The Ohio Supreme Court heard oral argument Wednesday morning in the potentially landmark Ohio class action case Stammco v. United Tel. Co. of Ohio, Ohio Supreme Court Case No. 2012-016912-0169. We have previously discussed the facts of this case, the appellants’ merit brief and the appellees’ merit brief.
Briefly, Stammco alleges that Sprint engaged in the practice of “cramming,” or causing unauthorized charges to be placed on their customers’ telephone bills. The proposed class includes Stammco and other Sprint customers who were subjected to these allegedly unauthorized charges.
This case has been pending for more than eight years and has already made one trip to the Ohio Supreme Court. In Stammco’s first trip to the Ohio Supreme Court in March 2010, the Court reversed class certification, holding that the class as defined was ambiguous and not readily identifiable. The Court then remanded the case, tasking the trial court with redefining the class.
On remand, the trial court denied class certification, holding that: (1) plaintiffs' revised class definition was failsafe, (2) the action was brought against the wrong party, and (3) the action imposed a duty on UTO and Sprint that was not required by law.

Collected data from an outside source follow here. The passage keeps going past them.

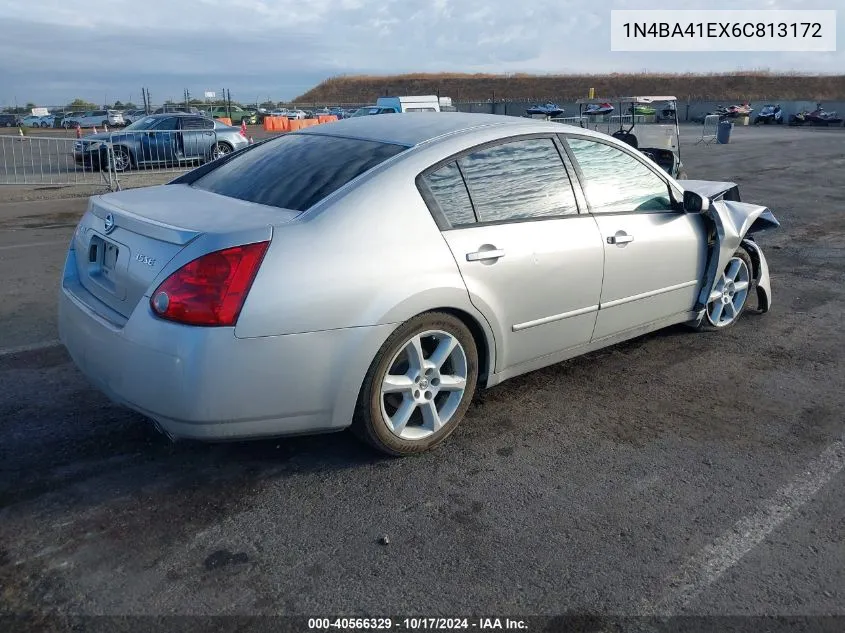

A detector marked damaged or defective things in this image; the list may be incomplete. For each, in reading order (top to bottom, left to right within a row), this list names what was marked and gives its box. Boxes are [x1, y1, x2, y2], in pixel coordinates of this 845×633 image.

damaged silver car [59, 113, 780, 454]
front fender damage [696, 199, 780, 314]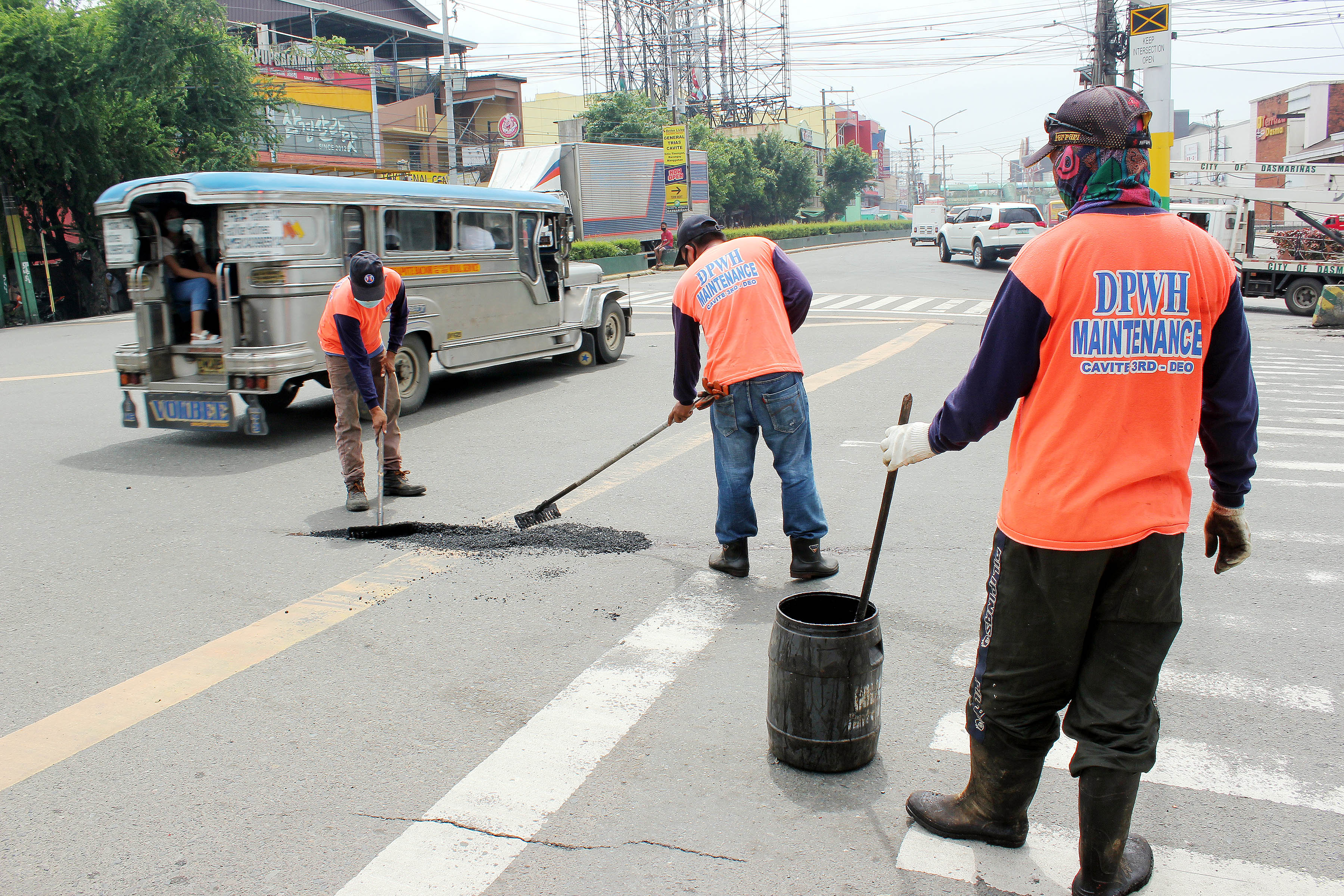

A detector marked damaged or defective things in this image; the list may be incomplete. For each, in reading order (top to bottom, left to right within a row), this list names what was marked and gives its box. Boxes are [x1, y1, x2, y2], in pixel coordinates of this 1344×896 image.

fresh asphalt patch [309, 521, 656, 556]
road crack [355, 811, 747, 859]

The Sixth District Court of Appeals reversed, relying on Ojalvo v. Bd. Of Trustees of Ohio State Univ., 12 Ohio St.3d 230, 466 N.E.2d 875, holding that any consideration of merits issues in deciding class certification is erroneous.
At oral argument, Michael Farrell for appellant Sprint argued that the class definition — even if no longer ambiguous — still results in an unidentifiable class. He explained that ambiguity and identifiability are related — but distinct — issues. His example was this: a class definition that includes all people who visited Columbus in 2012 is not ambiguous, but it is, nonetheless, impossible to identify every single person who entered the city of Columbus in a given year. An unambiguous, yet unidentifiable class.
Here, Farrell noted, determining whether a particular charge was “authorized” is a complicated question that has, in the named plaintiff’s case, taken two depositions and written discovery to determine — and it is still an open question. Further, Farrell noted that if the class is not certified, customers do have a remedy in small claims court.
Dennis Murray for appellee Stammco argued that the trial court here improperly made two critical merits determinations, which he says is prohibited by the Court’s precedent. Murray also distinguished the U.S. Supreme Court’s recent WalMart v. Dukes case, noting that Dukes was decided in the employment context and involved thousands of individual employment decisions.
When asked by Justice Lanzinger whether any prior cramming cases had been certified across the country, Murray responded that the only certified cases were in the context of a settlement. Farrell, on the other hand, noted that no contested cramming cases have been certified.
Finally, Murray argued that the class is identifiable by simply reviewing Stammco’s records. Stammco’s records, he says, will demonstrate who was charged, which customers complained and each instance in which a charge was reversed. This information can then be crunched by statisticians to determine how many customers likely had unauthorized charges on their bills. Murray further pointed to an FCC investigation in which Sprint purportedly admitted that its records would reflect which customers were overcharged and refunded.
In his rebuttal, Farrell objected to the use of a statistical sample to determine liability, noting that such a procedure violates the due process rights of both the defendant and absent class members. Further, he challenged the Court to clarify its decision in Ojalvo in light of the Dukes case with regard to when a trial court can consider merits issues in a class action context. Justice Pfeiffer had the last word, noting that the Court “accepted the challenge.”